Jimmy Tarrant
- Johnny Tarrant, c. 1963

Profile
- Position: Quarterback

Personal information
- Born: February 18, 1921 Birmingham, Alabama
- Died: May 17, 2010 (aged 89) Birmingham, Alabama
- Height: 5 ft 9 in (1.75 m)
- Weight: 160 lb (73 kg)

Career information
- High school: Woodlawn (AL)
- College: Howard

Career history
- Miami Seahawks (1946);
- Stats at Pro Football Reference

= Jimmy Tarrant =

American football player (1921–2010)

James Robert Tarrant Jr. (February 18, 1921 - May 17, 2010) was an American football quarterback.

Tarrant was born in Birmingham, Alabama, in 1921 and attended Woodlawn High School in that city.

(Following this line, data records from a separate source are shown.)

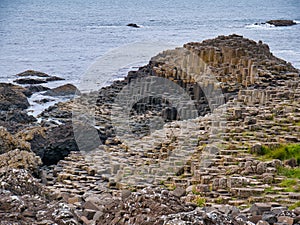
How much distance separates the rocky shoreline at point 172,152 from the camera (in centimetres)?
577

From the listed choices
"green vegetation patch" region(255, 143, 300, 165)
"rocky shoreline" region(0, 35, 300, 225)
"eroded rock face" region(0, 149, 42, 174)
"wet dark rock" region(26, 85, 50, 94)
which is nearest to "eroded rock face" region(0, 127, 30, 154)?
"rocky shoreline" region(0, 35, 300, 225)

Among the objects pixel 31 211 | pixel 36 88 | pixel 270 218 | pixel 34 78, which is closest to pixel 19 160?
pixel 270 218

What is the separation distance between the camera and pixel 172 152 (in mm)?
14594

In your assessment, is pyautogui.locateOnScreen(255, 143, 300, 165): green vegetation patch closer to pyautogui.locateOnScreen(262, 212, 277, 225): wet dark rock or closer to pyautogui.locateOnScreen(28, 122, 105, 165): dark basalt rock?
pyautogui.locateOnScreen(262, 212, 277, 225): wet dark rock

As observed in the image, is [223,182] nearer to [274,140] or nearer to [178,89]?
[274,140]

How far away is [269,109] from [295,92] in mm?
2221

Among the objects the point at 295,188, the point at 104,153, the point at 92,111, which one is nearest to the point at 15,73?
the point at 92,111

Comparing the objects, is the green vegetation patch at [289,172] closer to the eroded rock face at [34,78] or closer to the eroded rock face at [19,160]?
the eroded rock face at [19,160]

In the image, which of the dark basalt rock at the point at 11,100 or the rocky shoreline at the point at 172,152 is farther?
the dark basalt rock at the point at 11,100

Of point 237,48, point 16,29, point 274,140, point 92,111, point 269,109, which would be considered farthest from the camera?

He played college football at Howard College of Birmingham (now known as Samford). He was selected as a Little All-American in 1940 and transferred from Howard to Tennessee in 1941. He was declared ineligible in 1942, served in the Army for three years, and never played at Tennessee.

Tarrant played professional football for the Miami Seahawks of the All-America Football Conference in 1946. He appeared in four games, one of them as the Seahawks' starting quarterback. He completed five of 12 passes for 95 yards and a touchdown. He was rated as the best passer in the team's training camp, and a specialist in the "running jump-pass", but a leg injury kept him out for much of the season. He was released by the Seahawks on October 28, 1946.

In 1948, he became the head football coach at Phillips High School and later at Banks High School, both in Birmingham. He joined the Auburn coaching staff in 1962. He served as the supervisor of Auburn's athletic dormitory. In 1963, he accepted a position as the principal of the Gibson School in Woodlawn, Alabama.

He died in 2010 in Birmingham, Alabama.